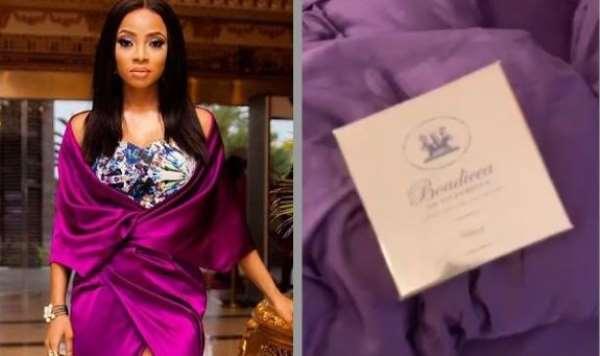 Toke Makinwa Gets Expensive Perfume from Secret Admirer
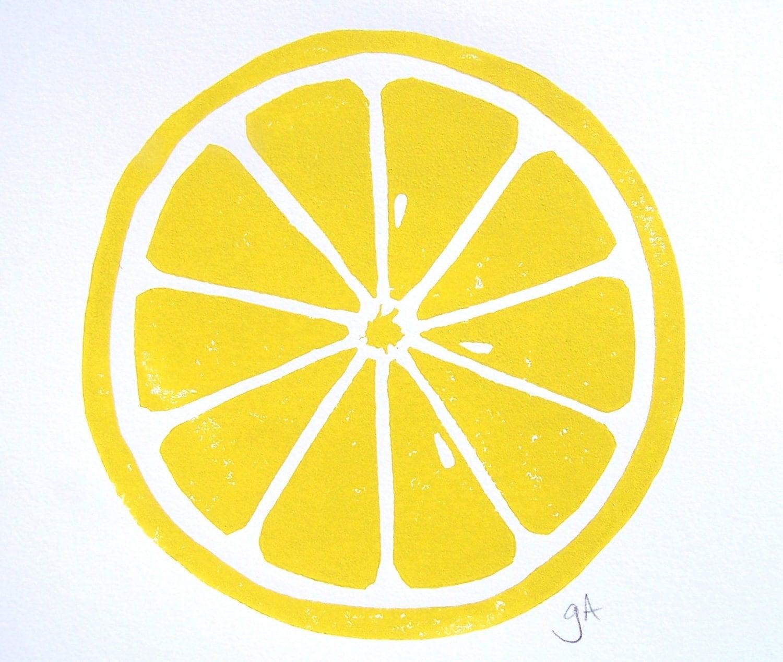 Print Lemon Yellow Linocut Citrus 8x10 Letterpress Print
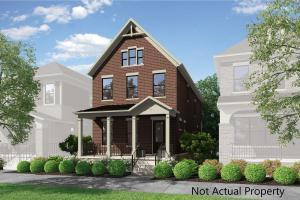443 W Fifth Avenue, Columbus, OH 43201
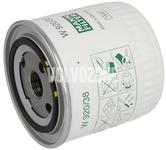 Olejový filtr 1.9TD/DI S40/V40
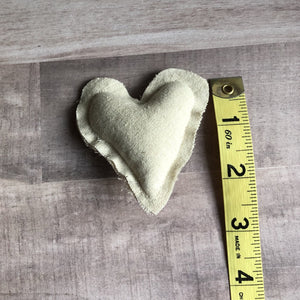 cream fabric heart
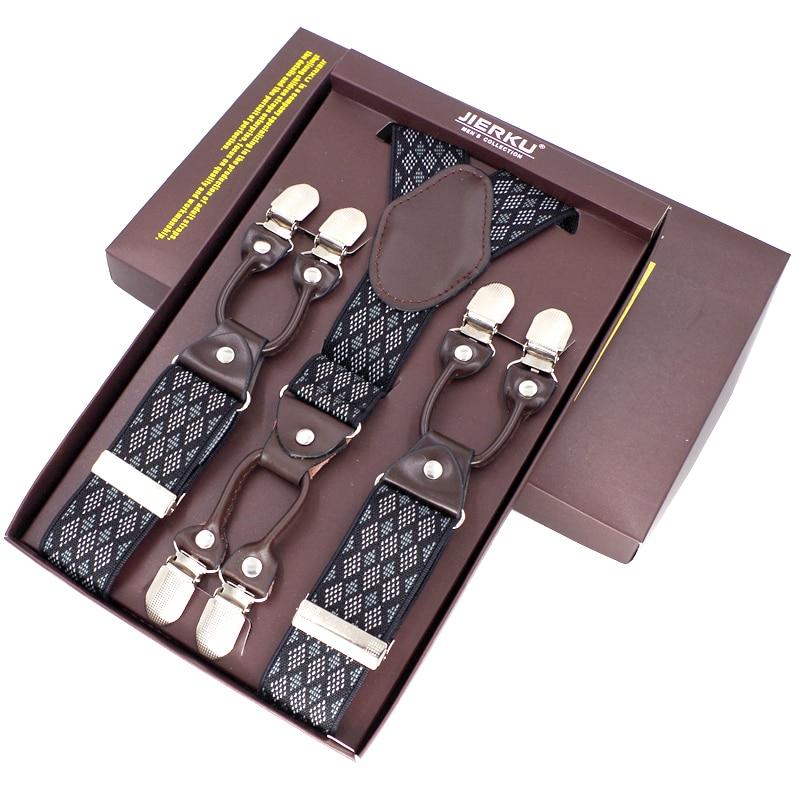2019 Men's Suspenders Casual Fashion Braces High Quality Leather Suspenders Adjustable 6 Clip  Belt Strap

□ □ □

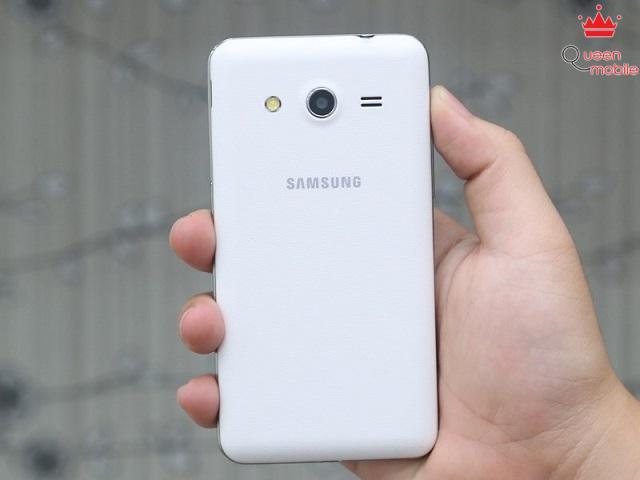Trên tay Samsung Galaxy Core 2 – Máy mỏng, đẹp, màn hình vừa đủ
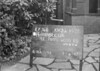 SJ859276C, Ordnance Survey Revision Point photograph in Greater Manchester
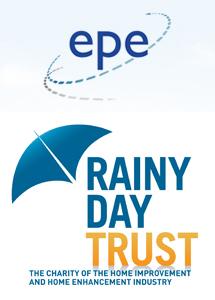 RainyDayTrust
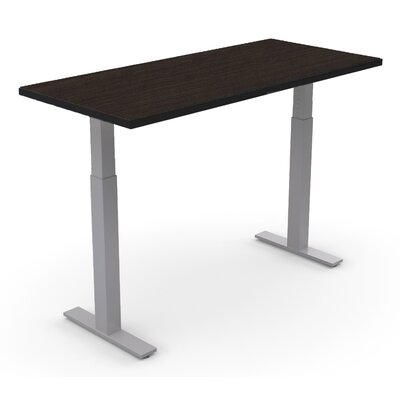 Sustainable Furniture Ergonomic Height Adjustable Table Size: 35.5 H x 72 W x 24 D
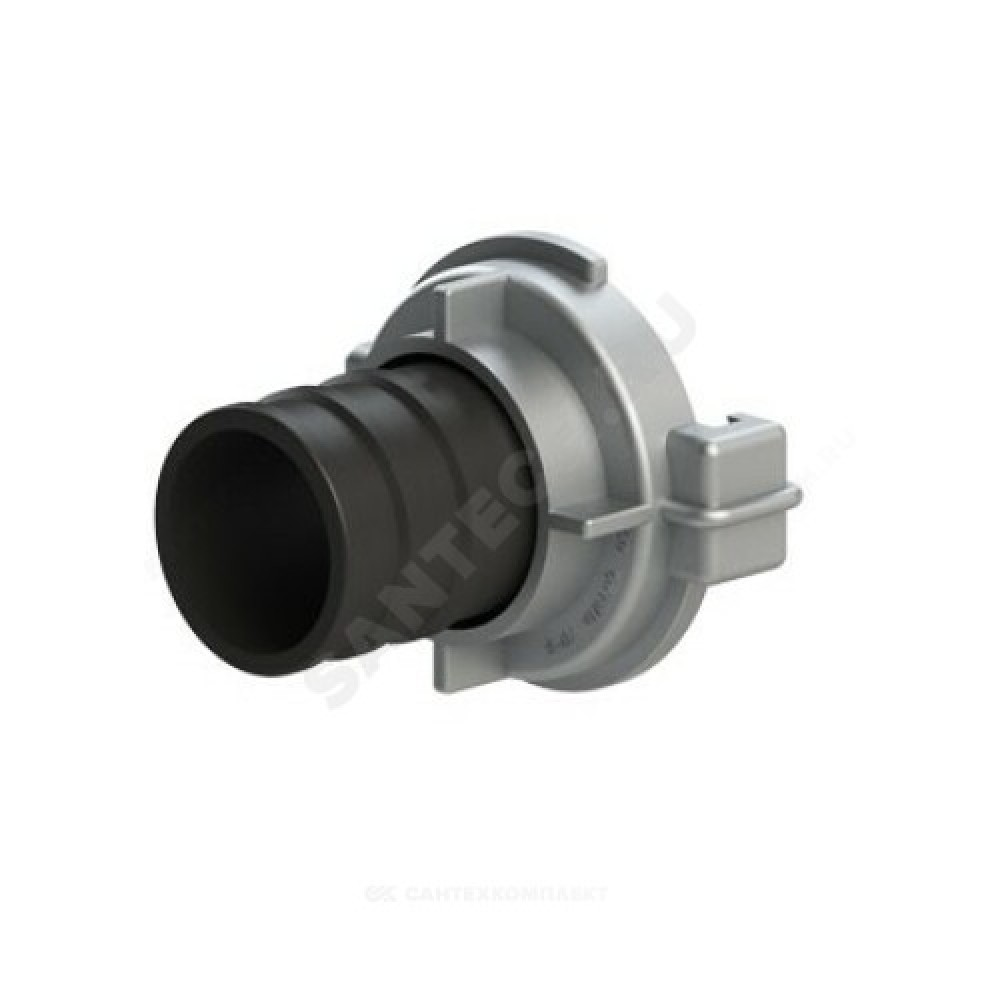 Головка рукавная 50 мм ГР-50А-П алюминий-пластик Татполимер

□ □ □

THE TASK |
Output should consist of the lines above from the one with "443 W Fifth Avenue, Columbus, OH 43201" down to the one with "2019 Men's Suspenders", exact and without pictures.

PROBLEM SOLUTION |
443 W Fifth Avenue, Columbus, OH 43201
 Olejový filtr 1.9TD/DI S40/V40
 cream fabric heart
2019 Men's Suspenders Casual Fashion Braces High Quality Leather Suspenders Adjustable 6 Clip  Belt Strap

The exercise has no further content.